━━━ Document text

Substituting values...

PROFILE_FILE="/run/network/ifplugd_eth0.profile"

case "up" in
  up)
    while read -r profile; do
        if ForceConnect=yes "/usr/lib/network/network" start "eth0"; then
            mkdir -p "$(dirname "/run/network/ifplugd_eth0.profile")"
            printf "%s" "$profile" > "/run/network/ifplugd_eth0.profile"
            exit 0
        fi
    done < <(list_profiles | while read -r profile; do
        report_debug "Examining profile 'eth0'"
        (
          source "/etc/netctl/eth0" > /dev/null
which has 
    Description='eth0 connection'
    Interface=eth0
    ForceConnect=yes
    SkipNoCarrier=yes
    Connection=ethernet
    IP=dhcp

          [[ $Interface == "eth0" && $Connection == "ethernet" ]] || exit
          # Prioritize dhcp based profiles as they can outright fail, whereas
          # it is difficult to tell if a profile with a static address fails
          if [[ $IP == "dhcp" || $IP6 == dhcp* ]]; then
              : ${ExcludeAuto:=no}
              : ${Priority:=1}
          fi
          is_yes "${ExcludeAuto:-yes}" && exit
          printf "%i\t%s\n" "${Priority:-0}" "$profile"

━━━━━━
━━━ Source material

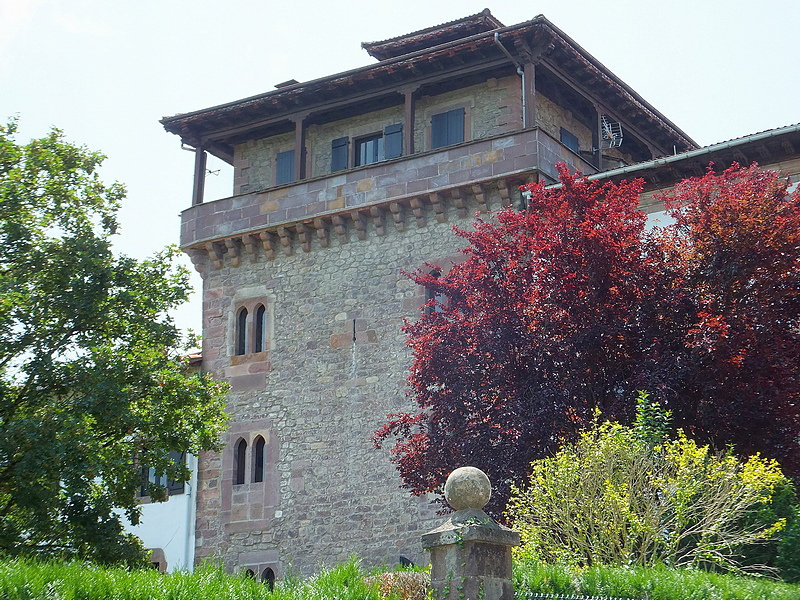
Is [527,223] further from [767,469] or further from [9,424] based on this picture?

━━━━━━

Stated task A:
Decide whether each statement agrees with the netctl script: (i) the profile file path is /run/network/ifplugd_eth0.profile; (ii) the eth0 profile uses a static IP address; (iii) dhcp-based profiles are given priority. Answer each with yes or no and quote the deciding words.
Stated task B:
Write the next part of the netctl script, picking up after its last line.

Expected output A:
(i) Yes: "PROFILE_FILE="/run/network/ifplugd_eth0.profile""
(ii) No: "IP=dhcp"
(iii) Yes: "# Prioritize dhcp based profiles as they can outright fail"

Expected output B:
          report_debug "Included profile '$profile'"
        )
    done | sort -nrs -k 1,1 | cut -f 2-)
    report_error "Could not start any suitable profile"
  ;;
  down)
    if [[ -e "/run/network/ifplugd_eth0.profile" ]]; then
        if ForceConnect=yes "/usr/lib/network/network" stop "$(< "/run/network/ifplugd_eth0.profile")"; then
            rm -f "/run/network/ifplugd_eth0.profile"
            exit 0
        fi
    fi
  ;;
  *)
    echo "Wrong arguments" >&2
  ;;
esac


exit 1

So - no obvious clues there... let's look at the referenced SUBR file /usr/lib/network/network:

$1 = start
$2 = eth0


# Expose the profile name
Profile=eth0
load_profile "$Profile"

which translates to

## Sources all hooks, a profile and any interface hook
# $1: profile name
load_profile() {
    local hook
    if [[ ! -r "/etc/netctl/etho" ]]; then
        exit_error "Profile 'eth0' does not exist or is not readable"
    fi
    while read -r hook; do  Nothing in the hooks directory!!
        source "$hook"
    done < <(find -L "/etc/netctl/hooks" -maxdepth 1 -type f -executable -not -name '.*' -not -name '*~' | sort -u)
    source "/etc/netctl/$1"
    if [[ -z eth0 ]]; then
        exit_error "Profile 'eth0' does not specify an interface"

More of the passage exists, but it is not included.